Which is to say that Bleeding Edge is about September 11, 2001 as a serious and traumatic event that transcends conspiracies and paranoia. When Chabon talks about Pynchon acknowledging his “paradigm’s most painful limitation,” what I think he means is that Pynchon is chronicling the point at which the current of irony that propelled the culture in the 1990s shifted from being a product of boredom and hipness to being a product of overwhelming fear. If my meaning is not clear, try to remember how it felt to know that a man elected on the qualification of being “more fun to have a beer with” was suddenly thrust into the role of wartime commander-in-chief. Or trace the evolution of our collective sense of American-ness on September 12 to the dip shit swagger of ‘Murica that it’s become today. Or ask yourself which news sources you trust more: FOX, MSNBC, or the Daily Show. Absent any satisfyingly serious response to what happened, we stopped being able to take much of anything seriously. What does a little conspiracy and paranoia matter? Nobody cares if nobody cares.
Throughout Bleeding Edge, Pynchon refers to the event as “11 September.” I would call this brilliant, but it retrospect it seems almost obvious in its necessity. To return to the stunned aftermath, we must clear away 13 years of politics, history and branding. The inversion serves the purpose of returning us to the few days of sadness and genuine fellowship before anyone had offered solutions like “go shopping” and “keep traveling America,” or later, “MISSION ACCOMPLISHED.” When someone said “Let’s roll” back then, it was a sad reminder of duty to the dead, and not just something that Optimus Prime says in a “Transformers” sequel.

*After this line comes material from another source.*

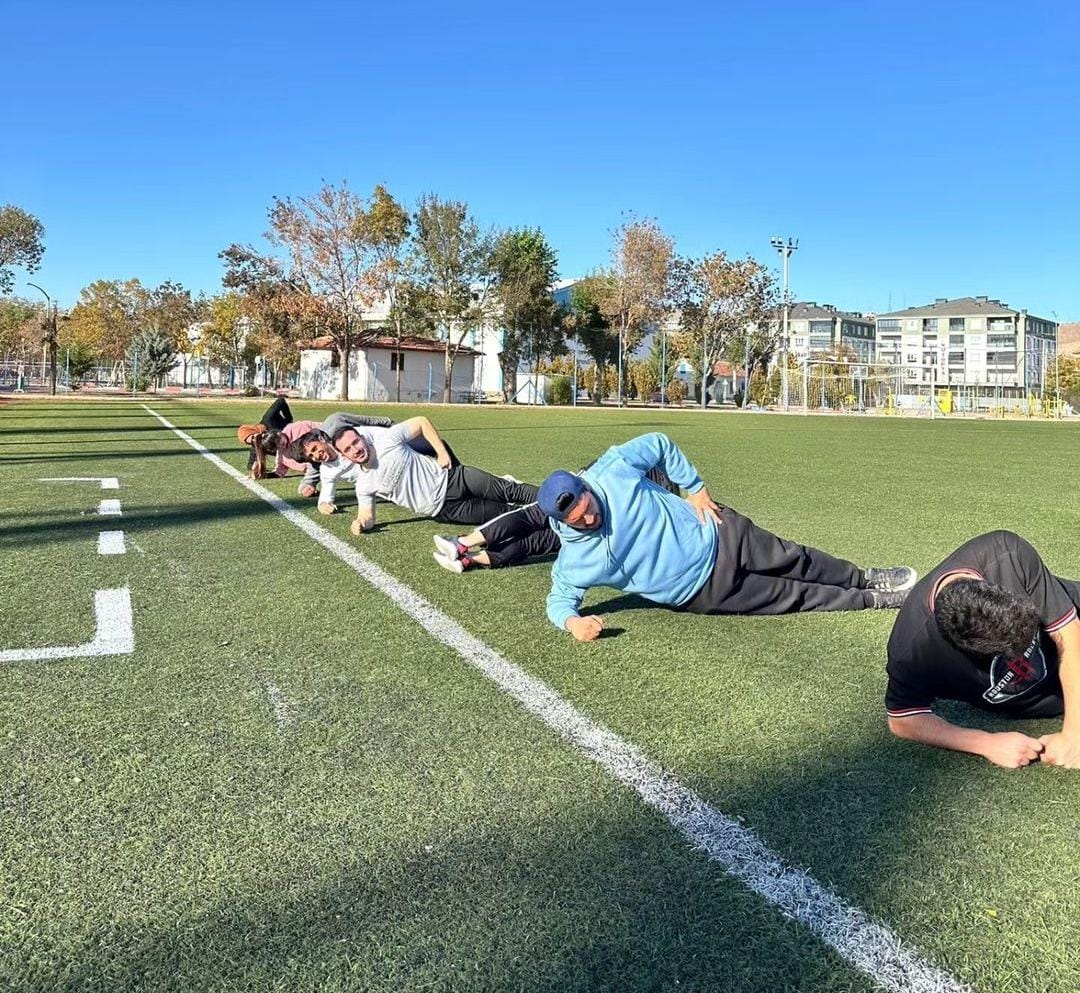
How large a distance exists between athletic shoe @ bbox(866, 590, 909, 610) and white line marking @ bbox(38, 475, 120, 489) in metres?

It is this kind of transformation — where the gritty and painful truth gets sanitized and marketed into palatability — that appears to be happening all over Bleeding Edge. In its structure the novel follows the familiar route of a hard-boiled mystery, which is, I think, meant to demonstrate the hollowness of assuming that there are puzzle pieces to fit together. For once, the idea of a coordinated effort to do harm feels safer than the alternative, that a random group of malcontents can decide one day to cause such tremendous damage. But the real storyline that is unfolding is the larger cultural shift. I already mentioned the Cold War guys, who are now rich businessmen. In a brief moment in Times Square, Maxine goes on an extended internal rant about it being “Disneyfied” at the hands of “Giuliani and his developer friends and the forces of suburban righteousness,” and that she “can’t avoid feeling nauseous at the possibility of some stupefied consensus about what life is to be, taking over this whole city without mercy, a tightening Noose of Horror.” The same thing eventually begins to happen in DeepArcher, and the latest frontier starts to become Disney’s Frontierland. Hard refresh. Clear history.
Finally, the most important transformation, as Chabon helpfully illuminated for me, is a personal one. Before anything even happens in Bleeding Edge, we get a strange, almost clunkily idyllic opening in which Maxine is walking her two sons, who are “maybe past the age where they need an escort,” to their school up the block. She points out to them a pear tree that has been lit up by the morning sun; they are not terribly impressed, deadpanning “Awesome, Mom” and “Doesn’t suck.” Then: “At the corner, by reflex, she drifts into a pick so as to stay between them and any driver whose idea of sport is to come around the corner and run you over.” It is the first day of Spring 2001. And Maxine could no more shield her boys from a speeding SUV than she can protect them from what is coming.